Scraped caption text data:
Start of Block

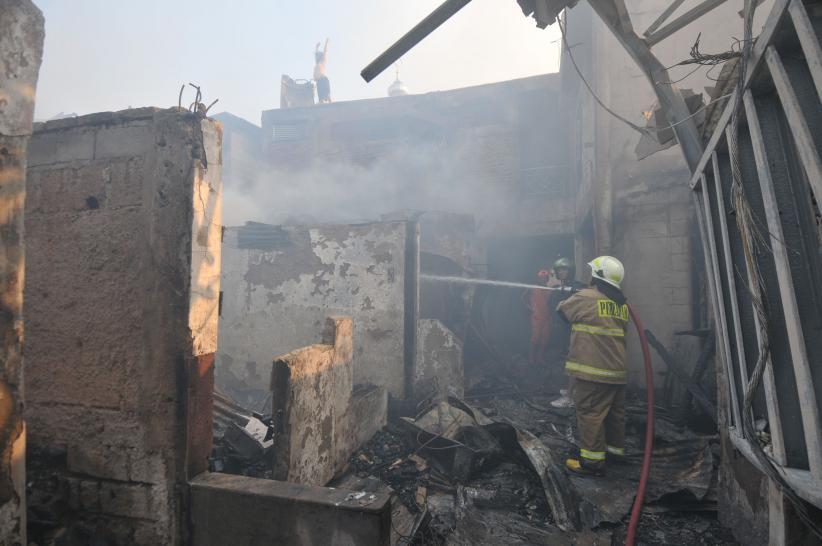 Ratusan Rumah di Permukiman Padat Penduduk Manggarai Ludes Terbakar - Bagian 5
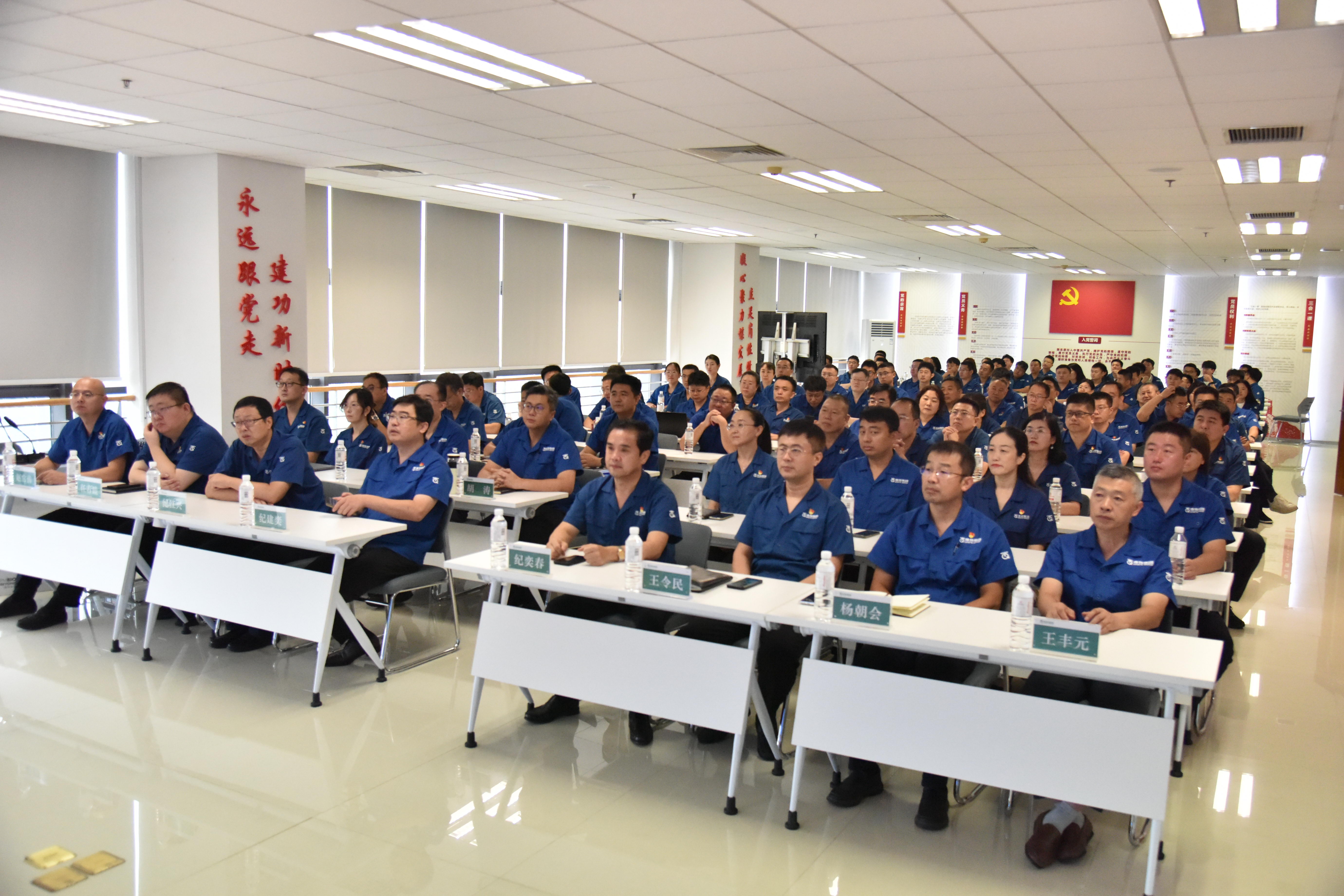 弘揚抗戰精神 凝聚奮進力量——草莓视频污污污污集團組織觀看紀念中國人（rén）民抗日戰爭暨世界反法西斯（sī）戰（zhàn）爭勝利80周年（nián）閱（yuè）兵直播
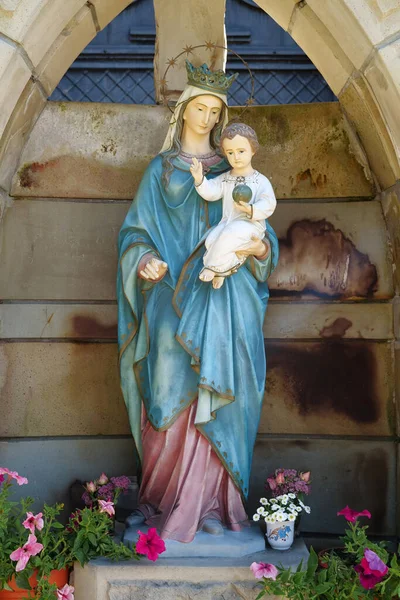 Gottesmutter Mit Jesus Christus Bei Der Kirche Mariä Himmelfahrt Worochta — Stockfoto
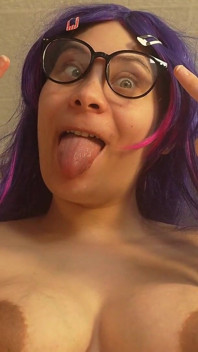 Chewing Gum, Silly Faces and Masturbating Ignore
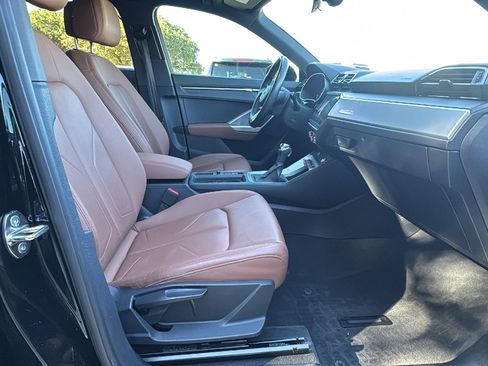 Used 2020 Audi Q3 2.0T Premium w/ Convenience Package image 28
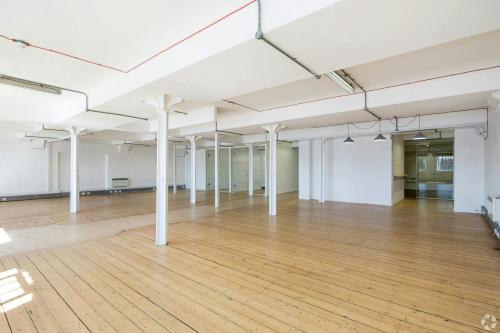 Metropolitan Wharf, Wapping, London, E1W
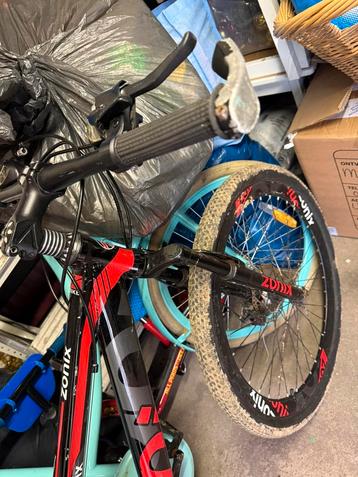 26 inch fiets kan nog prima een ronde mee. beschikbaar voor biedingen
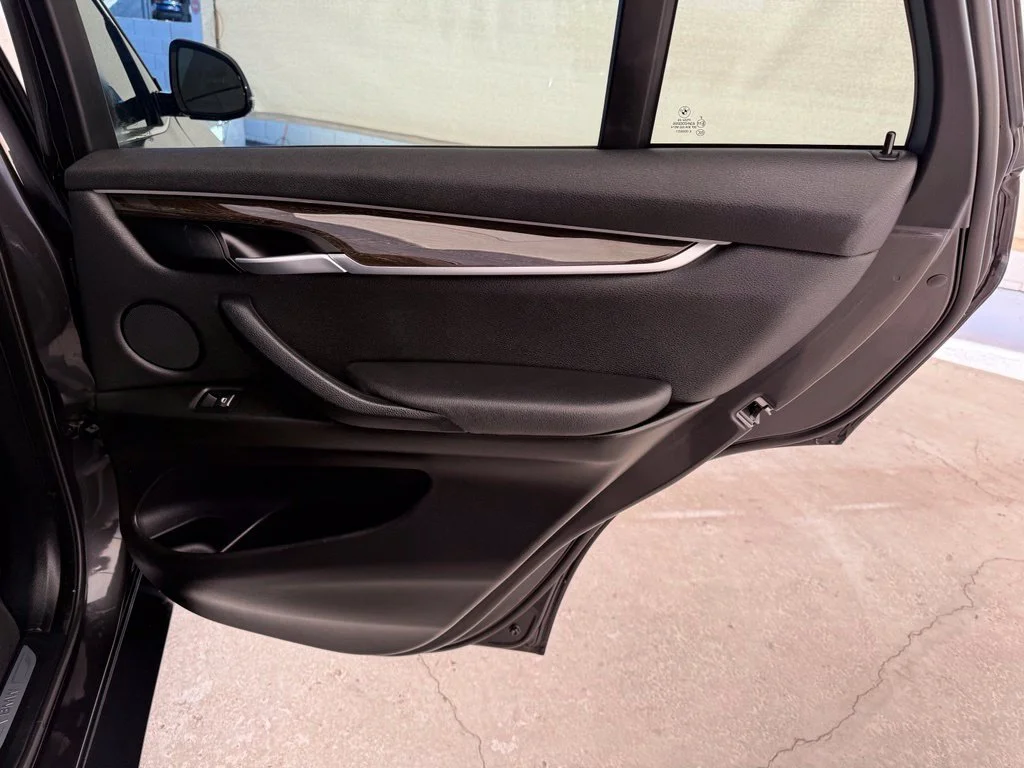 Used 2018 Dark Graphite BMW sDrive35i image 13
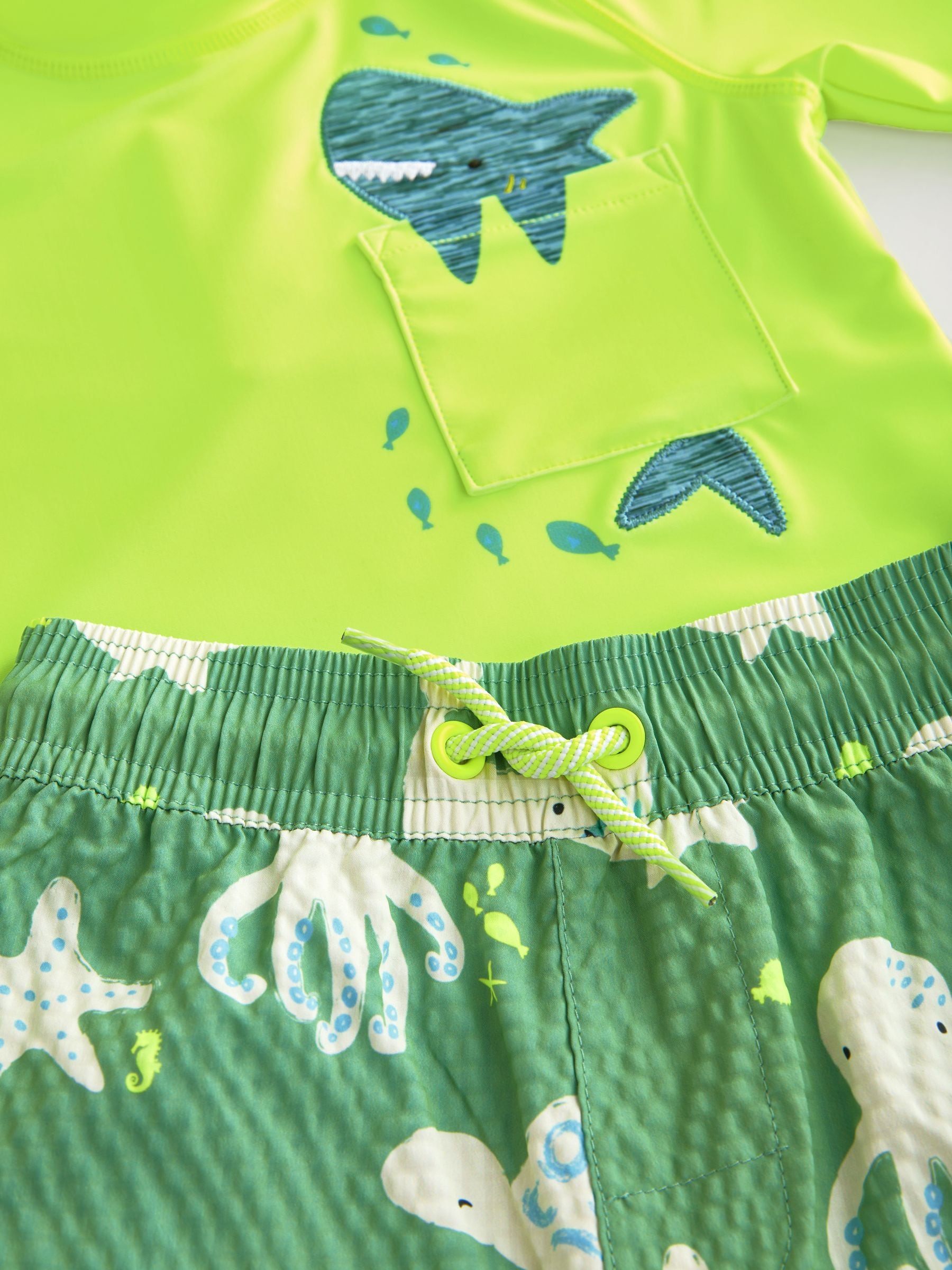 Geelgroene haai - Set van surfhemdje en shorts (3 mnd - 7 jr)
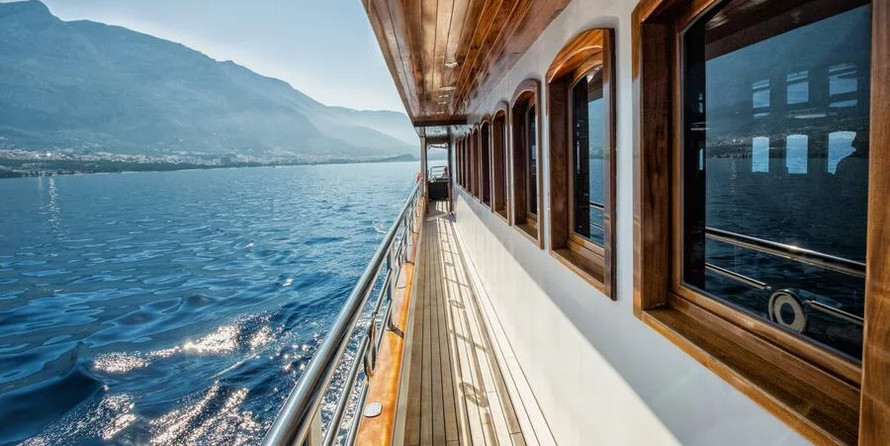 Luxury motor yacht pearl 60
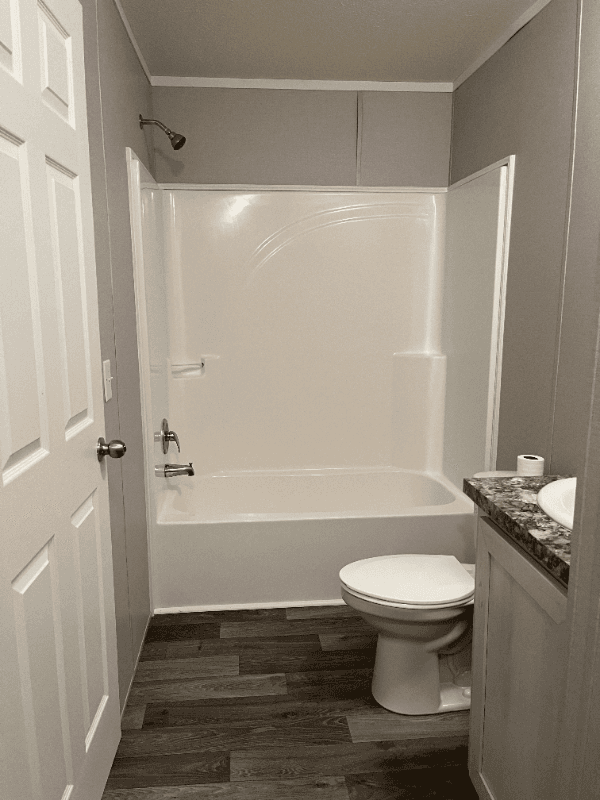 Warner Robins House: 800 King Richard Dr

End of Block

— Activity —
Restate the records above in full, word for word. Keep pictures out.

— Exercise output —
 Ratusan Rumah di Permukiman Padat Penduduk Manggarai Ludes Terbakar - Bagian 5
 弘揚抗戰精神 凝聚奮進力量——草莓视频污污污污集團組織觀看紀念中國人（rén）民抗日戰爭暨世界反法西斯（sī）戰（zhàn）爭勝利80周年（nián）閱（yuè）兵直播
 Gottesmutter Mit Jesus Christus Bei Der Kirche Mariä Himmelfahrt Worochta — Stockfoto
 Chewing Gum, Silly Faces and Masturbating Ignore
 Used 2020 Audi Q3 2.0T Premium w/ Convenience Package image 28
 Metropolitan Wharf, Wapping, London, E1W
 26 inch fiets kan nog prima een ronde mee. beschikbaar voor biedingen
 Used 2018 Dark Graphite BMW sDrive35i image 13
 Geelgroene haai - Set van surfhemdje en shorts (3 mnd - 7 jr)
 Luxury motor yacht pearl 60
 Warner Robins House: 800 King Richard Dr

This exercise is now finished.